## Actions to take
1. Decide whether each statement agrees with the outline on civil liberties and civil rights below. Answer yes or no for each, and quote the words of the outline that decide it. (a) The Thirteenth Amendment became law in 1865. (b) The Fourteenth Amendment names former slaves specifically. (c) Gideon v. Wainwright was decided in 1966.
2. According to the outline on civil liberties and civil rights below, what must individuals be told under Miranda v. Arizona once they are taken into custody?

## Passage to read
▶

C. The right of criminal defendants to have counsel in a state trial was established in the 1963 case Gideon v. Wainwright. Gideon claimed that without counsel, the "due process" clause of the Constitution was violated. The Court agreed.
  1. Following from Gideon, suspects may assert their right to counsel prior to trial.
  2. In Escobedo, a suspect has a right to counsel when the focus of an investigation turns to an individual and attempts to elicit a confession.
D. The Fifth Amendment provides that citizens cannot be compelled to testify against themselves.
  1. Miranda v. Arizona (1966) states that once individuals are taken into custody, they must be informed that they have a right to remain silent.
  2. The right against self-incrimination applies any time a suspect is questioned.
E. The Sixth Amendment provides that citizens have the right to a jury trial. The jury must be impartial. In Baston v. Kentucky (1986), the exclusion of potential jurors because of their race was found to be illegal.

F. Cruel and unusual punishment is forbidden by the Eighth Amendment. The views of Supreme Court have changed from time to time on the permissibility of the death penalty. Some have said that the practice does constitute cruel and unusual punishment while others claim that it is used disproportionately against minorities.


VII. Civil Rights (1865-1950s)

Prior to the Civil War, civil liberties and civil rights were very similar concepts for white men. The distinction between them became more clear as women and minorities began to claim these rights and liberties for themselves. The Dred Scott case, the Civil Rights Act of 1875, and the Civil War amendments to the Constitution all highlight the challenge to the status quo.

    A. The Civil War amendments are the Thirteenth, Fourteenth, and Fifteenth Amendments. These amendments were added to the Constitution following the conclusion of the war and followed on the heels of President Lincoln's Emancipation Proclamation, which freed slaves in the rebel states

    B. The Thirteenth Amendment, made law in 1865, made slavery illegal in the United States.

    C. The Fourteenth Amendment, made law in 1868, was designed to safeguard the position of former slaves in society.
     

    1. The Fourteenth Amendment provided that former slaves were citizens of the US and the state wherein they reside.
    2. No state could abridge the privileges and immunities of its citizens.
    3. Life, liberty, or property could not be taken without "due process" of law.
    4. All persons within a state's jurisdiction were entitled to the equal protection of the law.
    5. These measures were designed to protect former slaves, but they did so without specifically mentioning them.
    .
    D. The Fifteenth Amendment, made law in 1870, removed color barriers to voting. Congress was given the power to ensure that former slaves would be able to vote.

◀

## Supplied information
▶

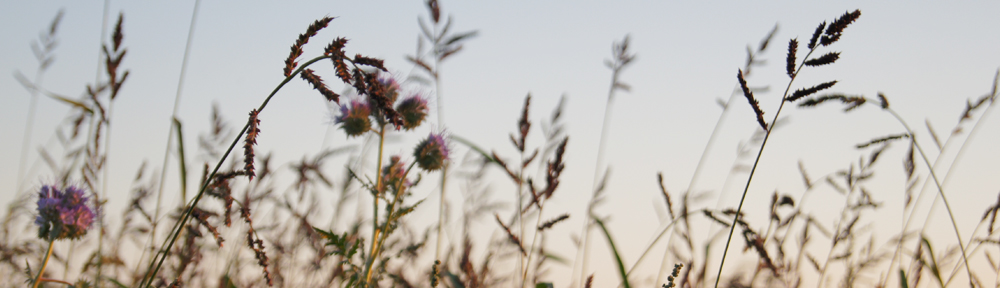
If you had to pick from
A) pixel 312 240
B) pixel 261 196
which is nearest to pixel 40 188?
pixel 261 196

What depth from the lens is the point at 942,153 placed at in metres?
2.53

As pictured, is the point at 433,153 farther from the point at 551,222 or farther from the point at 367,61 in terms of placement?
the point at 367,61

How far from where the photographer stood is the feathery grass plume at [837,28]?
4.18ft

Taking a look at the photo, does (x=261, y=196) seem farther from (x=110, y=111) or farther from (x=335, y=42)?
(x=335, y=42)

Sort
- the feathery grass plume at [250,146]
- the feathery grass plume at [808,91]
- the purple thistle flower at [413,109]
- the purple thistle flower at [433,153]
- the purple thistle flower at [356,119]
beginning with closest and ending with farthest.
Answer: the feathery grass plume at [250,146]
the feathery grass plume at [808,91]
the purple thistle flower at [433,153]
the purple thistle flower at [356,119]
the purple thistle flower at [413,109]

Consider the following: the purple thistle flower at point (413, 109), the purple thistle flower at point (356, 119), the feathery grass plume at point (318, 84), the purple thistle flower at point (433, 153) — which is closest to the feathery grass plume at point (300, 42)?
the feathery grass plume at point (318, 84)

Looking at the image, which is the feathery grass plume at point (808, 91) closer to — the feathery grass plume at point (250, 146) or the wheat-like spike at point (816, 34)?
the wheat-like spike at point (816, 34)

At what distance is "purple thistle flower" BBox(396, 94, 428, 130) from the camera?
2.96 meters

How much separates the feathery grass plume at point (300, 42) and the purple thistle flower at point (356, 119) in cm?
185

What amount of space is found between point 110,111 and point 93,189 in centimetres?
27

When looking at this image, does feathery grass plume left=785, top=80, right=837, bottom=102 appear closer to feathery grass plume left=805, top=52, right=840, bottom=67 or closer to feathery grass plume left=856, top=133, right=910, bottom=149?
feathery grass plume left=805, top=52, right=840, bottom=67

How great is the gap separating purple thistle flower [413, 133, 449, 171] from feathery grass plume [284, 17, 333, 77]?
169cm

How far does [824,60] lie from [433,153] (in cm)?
174

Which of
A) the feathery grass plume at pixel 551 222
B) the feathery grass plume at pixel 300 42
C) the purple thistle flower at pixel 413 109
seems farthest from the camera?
the purple thistle flower at pixel 413 109
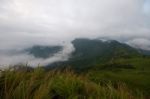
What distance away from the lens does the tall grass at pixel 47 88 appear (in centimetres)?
742

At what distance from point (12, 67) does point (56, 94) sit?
62.7 inches

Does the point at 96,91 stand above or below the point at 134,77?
above

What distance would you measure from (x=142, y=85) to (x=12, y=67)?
463 feet

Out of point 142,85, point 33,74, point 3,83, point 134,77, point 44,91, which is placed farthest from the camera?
point 134,77

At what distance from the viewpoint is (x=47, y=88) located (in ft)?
24.6

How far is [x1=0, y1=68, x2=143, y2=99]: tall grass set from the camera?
7.42 meters

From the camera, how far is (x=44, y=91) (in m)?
7.32

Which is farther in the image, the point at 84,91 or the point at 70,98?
the point at 84,91

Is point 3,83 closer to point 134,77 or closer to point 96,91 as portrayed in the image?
point 96,91

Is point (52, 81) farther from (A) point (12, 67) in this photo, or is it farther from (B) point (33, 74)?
(A) point (12, 67)

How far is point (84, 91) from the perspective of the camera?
8.35 m

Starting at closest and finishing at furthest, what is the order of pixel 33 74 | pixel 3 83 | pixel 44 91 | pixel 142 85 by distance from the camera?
1. pixel 44 91
2. pixel 3 83
3. pixel 33 74
4. pixel 142 85

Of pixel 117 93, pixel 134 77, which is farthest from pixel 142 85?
pixel 117 93

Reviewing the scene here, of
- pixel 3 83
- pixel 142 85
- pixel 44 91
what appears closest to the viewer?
pixel 44 91
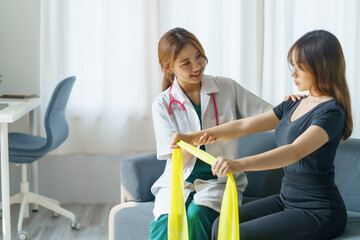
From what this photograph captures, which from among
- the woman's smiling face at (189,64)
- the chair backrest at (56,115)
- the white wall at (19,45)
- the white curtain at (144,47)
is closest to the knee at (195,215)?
the woman's smiling face at (189,64)

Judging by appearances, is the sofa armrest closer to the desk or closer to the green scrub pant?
the green scrub pant

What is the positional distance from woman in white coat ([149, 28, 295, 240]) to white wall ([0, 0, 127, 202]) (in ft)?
4.78

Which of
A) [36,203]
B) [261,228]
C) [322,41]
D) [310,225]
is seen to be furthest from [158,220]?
[36,203]

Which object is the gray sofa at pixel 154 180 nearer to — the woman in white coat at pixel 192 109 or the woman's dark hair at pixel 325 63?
the woman in white coat at pixel 192 109

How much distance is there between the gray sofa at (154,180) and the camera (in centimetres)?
241

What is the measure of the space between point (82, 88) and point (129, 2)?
0.67m

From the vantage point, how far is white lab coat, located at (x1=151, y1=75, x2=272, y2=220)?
7.51 ft

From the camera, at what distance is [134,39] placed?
360cm

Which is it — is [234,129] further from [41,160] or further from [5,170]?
[41,160]

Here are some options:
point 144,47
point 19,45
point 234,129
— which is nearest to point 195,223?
point 234,129

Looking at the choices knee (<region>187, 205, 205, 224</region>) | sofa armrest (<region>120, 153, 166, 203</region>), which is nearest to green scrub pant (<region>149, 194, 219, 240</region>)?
knee (<region>187, 205, 205, 224</region>)

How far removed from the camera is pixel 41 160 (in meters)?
3.80

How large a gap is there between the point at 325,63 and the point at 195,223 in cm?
78

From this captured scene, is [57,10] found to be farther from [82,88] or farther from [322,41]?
[322,41]
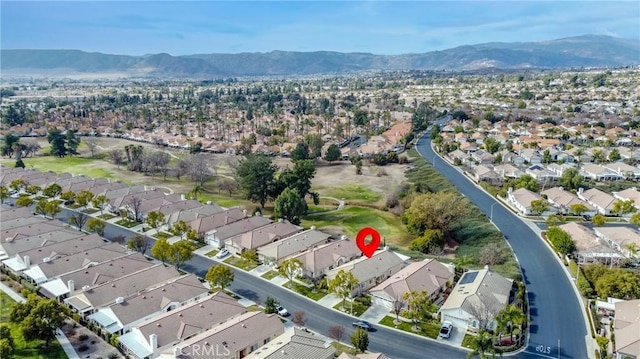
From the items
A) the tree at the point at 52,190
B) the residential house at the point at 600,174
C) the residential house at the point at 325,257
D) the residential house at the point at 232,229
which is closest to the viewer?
the residential house at the point at 325,257

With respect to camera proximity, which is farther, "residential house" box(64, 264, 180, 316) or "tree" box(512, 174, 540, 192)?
"tree" box(512, 174, 540, 192)

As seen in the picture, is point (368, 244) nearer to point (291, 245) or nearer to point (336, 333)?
A: point (291, 245)

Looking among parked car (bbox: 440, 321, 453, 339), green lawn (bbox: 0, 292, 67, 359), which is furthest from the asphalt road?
green lawn (bbox: 0, 292, 67, 359)

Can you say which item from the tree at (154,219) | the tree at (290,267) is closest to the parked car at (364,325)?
the tree at (290,267)

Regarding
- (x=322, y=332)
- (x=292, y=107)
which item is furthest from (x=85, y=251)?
(x=292, y=107)

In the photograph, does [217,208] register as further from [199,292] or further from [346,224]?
[199,292]

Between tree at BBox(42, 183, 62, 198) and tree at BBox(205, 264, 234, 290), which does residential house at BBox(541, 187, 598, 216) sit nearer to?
tree at BBox(205, 264, 234, 290)

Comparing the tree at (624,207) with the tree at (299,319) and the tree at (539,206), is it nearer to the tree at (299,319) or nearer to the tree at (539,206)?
the tree at (539,206)
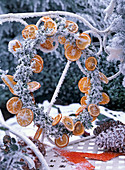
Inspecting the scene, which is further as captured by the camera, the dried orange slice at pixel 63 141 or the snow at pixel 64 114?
the snow at pixel 64 114

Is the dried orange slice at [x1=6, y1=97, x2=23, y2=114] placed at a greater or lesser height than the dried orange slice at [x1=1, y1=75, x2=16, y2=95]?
lesser

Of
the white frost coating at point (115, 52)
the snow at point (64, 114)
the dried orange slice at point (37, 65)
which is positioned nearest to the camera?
the white frost coating at point (115, 52)

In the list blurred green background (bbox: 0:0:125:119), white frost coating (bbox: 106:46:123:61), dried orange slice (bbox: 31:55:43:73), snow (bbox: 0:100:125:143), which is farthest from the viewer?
blurred green background (bbox: 0:0:125:119)

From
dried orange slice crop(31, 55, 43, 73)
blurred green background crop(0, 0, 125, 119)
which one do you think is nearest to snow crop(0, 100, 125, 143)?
blurred green background crop(0, 0, 125, 119)

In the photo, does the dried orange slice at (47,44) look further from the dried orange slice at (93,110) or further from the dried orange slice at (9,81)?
the dried orange slice at (93,110)

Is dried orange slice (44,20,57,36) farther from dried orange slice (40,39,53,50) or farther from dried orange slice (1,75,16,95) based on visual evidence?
dried orange slice (1,75,16,95)

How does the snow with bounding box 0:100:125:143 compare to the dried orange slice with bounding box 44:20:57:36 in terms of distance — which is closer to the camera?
the dried orange slice with bounding box 44:20:57:36

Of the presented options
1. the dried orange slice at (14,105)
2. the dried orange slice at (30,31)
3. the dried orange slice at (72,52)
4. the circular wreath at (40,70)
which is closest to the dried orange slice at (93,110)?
the circular wreath at (40,70)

◀

## Answers below
1.
(a) Yes: "The Thirteenth Amendment, made law in 1865, made slavery illegal in the United States."
(b) No: "These measures were designed to protect former slaves, but they did so without specifically mentioning them."
(c) No: "The right of criminal defendants to have counsel in a state trial was established in the 1963 case Gideon v. Wainwright."

2. They must be told that they have a right to remain silent.